Wanted at Uber: A CEO Who Can Do Pretty Much Everything

June 22, 2017 | Wall Street Journal

Succeeding Travis Kalanick viewed as ‘once-in-a-generation opportunity’ that is also fraught with risk.

The most tantalizing CEO job now open in the tech world also may be the toughest.

Travis Kalanick's abrupt resignation as chief executive of Uber Technologies Inc. has kicked off a search for a leader to run the world's most valuable startup. His successor, though, will have to contend with scandals on numerous fronts, a leadership team gutted by executive departures and ousters, and a workplace culture widely criticized for being permissive of sexual harassment and sexism.

"It's a once-in-a-generation opportunity," said Jeffrey Cohn, managing director of global CEO succession planning for DHR International, an executive-search firm.

Yet any future Uber CEO will have to contend with Mr. Kalanick, who is expected to remain an influential presence at the ride-hailing company: He will keep a seat on Uber's board of directors and he retains control of a majority of its voting shares. "You don't want to be [his] puppet," Mr. Cohn said.

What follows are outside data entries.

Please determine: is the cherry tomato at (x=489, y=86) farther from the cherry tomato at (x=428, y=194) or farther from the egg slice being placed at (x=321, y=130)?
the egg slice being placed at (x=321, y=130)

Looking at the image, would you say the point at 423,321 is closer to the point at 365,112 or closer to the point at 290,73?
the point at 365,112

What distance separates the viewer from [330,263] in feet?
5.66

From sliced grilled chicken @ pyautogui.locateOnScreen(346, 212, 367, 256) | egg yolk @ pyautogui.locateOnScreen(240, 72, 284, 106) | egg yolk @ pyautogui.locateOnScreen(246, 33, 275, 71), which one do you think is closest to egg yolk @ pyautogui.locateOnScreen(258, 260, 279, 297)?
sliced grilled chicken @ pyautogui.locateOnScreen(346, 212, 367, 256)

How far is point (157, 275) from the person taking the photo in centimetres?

In launching a search for a new leader, Uber likely will suspend its pending hunt for a chief operating officer, according to people familiar with the matter.

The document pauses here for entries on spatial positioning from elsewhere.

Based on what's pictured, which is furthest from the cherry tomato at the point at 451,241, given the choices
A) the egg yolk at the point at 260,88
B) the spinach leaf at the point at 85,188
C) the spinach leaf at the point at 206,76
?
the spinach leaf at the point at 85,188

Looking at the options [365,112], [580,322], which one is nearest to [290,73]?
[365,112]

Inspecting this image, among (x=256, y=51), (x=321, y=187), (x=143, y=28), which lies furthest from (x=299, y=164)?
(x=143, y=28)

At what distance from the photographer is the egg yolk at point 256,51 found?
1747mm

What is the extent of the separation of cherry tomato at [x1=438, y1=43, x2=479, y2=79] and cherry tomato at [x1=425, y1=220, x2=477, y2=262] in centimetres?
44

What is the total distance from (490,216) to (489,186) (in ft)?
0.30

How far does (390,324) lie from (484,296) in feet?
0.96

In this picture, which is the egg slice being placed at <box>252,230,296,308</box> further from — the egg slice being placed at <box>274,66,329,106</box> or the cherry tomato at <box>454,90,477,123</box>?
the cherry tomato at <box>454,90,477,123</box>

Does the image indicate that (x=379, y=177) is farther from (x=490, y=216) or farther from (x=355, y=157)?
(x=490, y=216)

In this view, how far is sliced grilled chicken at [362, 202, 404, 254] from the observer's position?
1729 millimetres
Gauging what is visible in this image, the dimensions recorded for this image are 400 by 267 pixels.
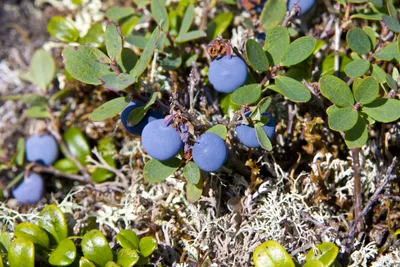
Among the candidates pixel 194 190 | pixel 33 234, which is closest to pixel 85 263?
pixel 33 234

Heidrick & Struggles International Inc., a search firm in charge of Uber's hunt for a COO, probably will now focus instead on the CEO assignment, one of the people said.

A board member could step in to fill Mr. Kalanick's shoes temporarily- particularly Arianna Huffington, who has emerged as the main voice for Uber's board in recent months and has taken a prominent role in Uber's investigation into its workplace practices-said Bart Friedman, a corporate governance expert and senior counsel at law firm Cahill Gordon & Reindel LLP.

Given her limited operational experience, though, some executive recruiters say she is unlikely to be a candidate for the chief executive role longer term, and is a long shot even as an interim leader. Mr. Friedman said Uber co-founder Garrett Camp, also its chairman, is a dark horse as he "may not demonstrate sufficient change for investors, who will really be calling the shots."

“The investors are going to be looking for not only someone who is transformative but a big public-relations success,” he added. “It is going to have to be a headsnapper.”

Ms. Huffington couldn't immediately be reached for comment.

Mr. Cohn said he expects Uber to choose an external candidate to replace Mr. Kalanick "if they are serious about getting the culture in shape." The outside recruit also should know how to take them through an initial public offering, he said.

A number of talented executives who didn't want Uber's No. 2 spot would be interested in being CEO, Mr. Cohn said. He cited Tom Staggs, the former No. 2 at Walt Disney Co., as one such possibility. Uber had interviewed Mr. Staggs to be second in command, The Wall Street Journal previously reported. Mr. Staggs couldn't immediately be reached.

An ideal pick would be a star player from a technology-services industry with operational, global and turnaround experience, said Dora Vell, CEO of tech recruiting firm Vell & Associates.

She added that she doesn't see qualified candidates on Uber's board or management team.

Ms. Vell, who has placed leaders of several small- and medium-sized tech companies, suggested several potential prospects for the No. 1 job. Among them is Keith Block, president of Salesforce.com Inc. and a 26-year veteran of Oracle Corp.

"He's very, very strong operationally," Ms. Vell said. "I know he's CEO material. He's very ethical, tough. People love him.”

Mr. Block didn't return calls for comment. A Salesforce.com spokeswoman declined to comment.

Other possible picks for Uber CEO include Safra Catz, co-CEO of Oracle, and Pat Gelsinger, CEO of VMware, a unit of Dell Inc., according to Ms. Veil. An Oracle spokeswoman declined to comment about whether Ms. Catz might join Uber. A VMware spokesman said Mr. Gelsinger "is deeply committed to his role as VMware CEO."

A person close to Facebook Inc.'s chief operating officer, Sheryl Sandberg, quashed speculation that she could be a contender for the job, saying that Ms. Sandberg plans to stay put.

Jim Bethmann, head of the high-tech practice at recruiters Caldwell Partners International, said another tech-industry veteran, Hewlett Packard Enterprise chief Meg Whitman, is well-qualified to run a complex global enterprise like Uber but she likely wouldn’t do so.

Via a spokesman, Ms. Whitman said she remained “fully committed to HPE” and doesn’t plan to leave until the company’s turnaround is complete.